Sorry, quiz 468 is now closed.

You can find the answers and discussion here

This Post Has 8 Comments

  1. Did Estonia and Latvia use Currency Boards before adopting the euro? So I understand. But not today of cource. Swedish banks were acting like a shadow banking system in the Baltics selling people loans en masse defacto denominated in euros(pegged!). This ended up in a foreseable crisis 2008-9 when local currencies crashed putting the borrowers under water with revalued debts and falling real estate-prices. I was surprised the swedish centralbank and regulation authorities was not proactive enough?

    I wonder how these boards reacted? They must have known swed banks were selling naked euros with forward deliveries? A classical debt trap for countries with non-floating currency. Swedish bankcustomers were fooled to borrow in deutche marks during the ERM-system to earn the rate-differential. It worked well for some time! Hungary also had their housing-bust in euro!

    When capital were fleeing these baltics countries the Currency Board-system did not allow(as I understood) the central bank to “print money” for the local banks.

  2. @ThorLeif

    “When capital were fleeing these baltics countries the Currency Board-system did not allow(as I understood) the central bank to “print money” for the local banks.”

    It’s funny, because the ECB needed an aggregated $8 trillion from the Fed.

    See also https://www.gao.gov/assets/330/321506.pdf

    On page 129 they describe how the Fed opened a swap line to the Swiss National Bank so it could funnel dollars to UBS so they could create a SPV to buy $60 billion in bad assets. Thus the Fed printed a lot of money for big private sector finance firms in 2008 and after. The Fed’s signaling unlimited liquidity saved world markets. Constraints on public budgets are waived for private sector budgets.

    The Fed should have opened swap lines to many more central banks, like Greece. The ECB used swap lines to bail out private banks, but took a hard stance with public budgets.

  3. “after all the spending adjustments are exhausted”

    Note that as much as $21 trillion in unsupported adjustments have accumulated over the decades.
    See https://www.fiscal.treasury.gov/fsreports/rpt/finrep/finrep16/gao/fr_gao_report_append_ii.htm

    “As a result of the above-noted circumstances, the federal government’s ability to determine the impact of these differences on the amounts reported in the accrual-based consolidated financial statements is significantly impaired.”

    When you total up all the unsupported adjustments over the decades the GAO has been noting them in appendices and footnotes, Prof.
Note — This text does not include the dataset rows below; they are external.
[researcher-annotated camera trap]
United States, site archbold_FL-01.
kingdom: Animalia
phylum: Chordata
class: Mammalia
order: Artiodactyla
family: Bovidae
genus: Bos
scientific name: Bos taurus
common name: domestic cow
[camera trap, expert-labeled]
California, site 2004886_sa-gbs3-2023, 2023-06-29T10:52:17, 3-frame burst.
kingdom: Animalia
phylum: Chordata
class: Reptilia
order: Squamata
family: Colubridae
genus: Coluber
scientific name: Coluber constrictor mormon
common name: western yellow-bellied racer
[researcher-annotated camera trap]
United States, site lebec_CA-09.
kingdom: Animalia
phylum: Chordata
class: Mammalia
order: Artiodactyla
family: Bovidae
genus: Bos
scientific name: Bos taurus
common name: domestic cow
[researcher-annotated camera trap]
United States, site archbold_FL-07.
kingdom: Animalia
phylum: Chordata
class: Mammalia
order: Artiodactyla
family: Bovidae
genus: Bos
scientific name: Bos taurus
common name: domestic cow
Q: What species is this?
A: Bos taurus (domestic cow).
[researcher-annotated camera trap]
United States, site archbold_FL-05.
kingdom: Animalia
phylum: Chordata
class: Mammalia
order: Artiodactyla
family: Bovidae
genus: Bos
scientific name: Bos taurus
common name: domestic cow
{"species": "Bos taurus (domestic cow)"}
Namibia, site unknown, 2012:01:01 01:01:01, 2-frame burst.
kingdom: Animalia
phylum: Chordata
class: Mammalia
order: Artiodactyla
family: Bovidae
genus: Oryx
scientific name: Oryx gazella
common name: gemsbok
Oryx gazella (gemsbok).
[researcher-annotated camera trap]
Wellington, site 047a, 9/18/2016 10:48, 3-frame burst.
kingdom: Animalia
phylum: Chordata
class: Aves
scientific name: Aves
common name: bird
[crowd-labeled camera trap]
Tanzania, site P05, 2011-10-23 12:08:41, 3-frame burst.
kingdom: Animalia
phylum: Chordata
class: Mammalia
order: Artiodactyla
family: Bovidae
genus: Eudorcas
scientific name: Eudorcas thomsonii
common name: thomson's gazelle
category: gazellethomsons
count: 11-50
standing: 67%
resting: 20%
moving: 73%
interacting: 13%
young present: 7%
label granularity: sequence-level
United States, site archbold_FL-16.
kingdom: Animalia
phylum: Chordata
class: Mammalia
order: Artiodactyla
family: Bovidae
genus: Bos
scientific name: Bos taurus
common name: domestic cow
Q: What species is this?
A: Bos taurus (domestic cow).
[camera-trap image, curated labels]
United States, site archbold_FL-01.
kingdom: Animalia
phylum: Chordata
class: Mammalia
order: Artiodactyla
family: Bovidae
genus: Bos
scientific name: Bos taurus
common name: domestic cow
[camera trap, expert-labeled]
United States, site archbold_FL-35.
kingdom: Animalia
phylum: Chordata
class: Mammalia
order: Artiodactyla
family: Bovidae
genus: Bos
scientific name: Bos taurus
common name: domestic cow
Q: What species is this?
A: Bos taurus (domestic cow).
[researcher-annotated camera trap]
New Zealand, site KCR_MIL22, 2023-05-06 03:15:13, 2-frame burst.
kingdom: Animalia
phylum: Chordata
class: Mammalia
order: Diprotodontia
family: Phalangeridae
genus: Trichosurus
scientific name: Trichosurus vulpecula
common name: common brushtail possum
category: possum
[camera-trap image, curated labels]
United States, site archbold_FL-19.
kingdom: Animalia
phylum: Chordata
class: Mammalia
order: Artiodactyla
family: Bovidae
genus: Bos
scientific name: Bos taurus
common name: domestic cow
Mark Skidmore found $21 trillion.

    https://msutoday.msu.edu/news/2017/msu-scholars-find-21-trillion-in-unauthorized-government-spending-defense-department-to-conduct/

  4. 3/3 – either I am getting more MMT-astute or questions were a tad easier this week.

    Happy days!

  5. Robert Mitchell 10:44;

    In fact both the IMF and ECB incl swedish Riksbank had to assist the Baltic states. But not with swap-lines to my recall(loans and guaranties). Sorry but the FED could not assist euro-member countries directly. National central banks in the euro-zone have all given up their sovereignty according to the treaty. By the way; US FED demand high quality collateral. Greek government bonds i.e were at the time falling towards zero without ECB assistance(bailout of european holders(banks i.e).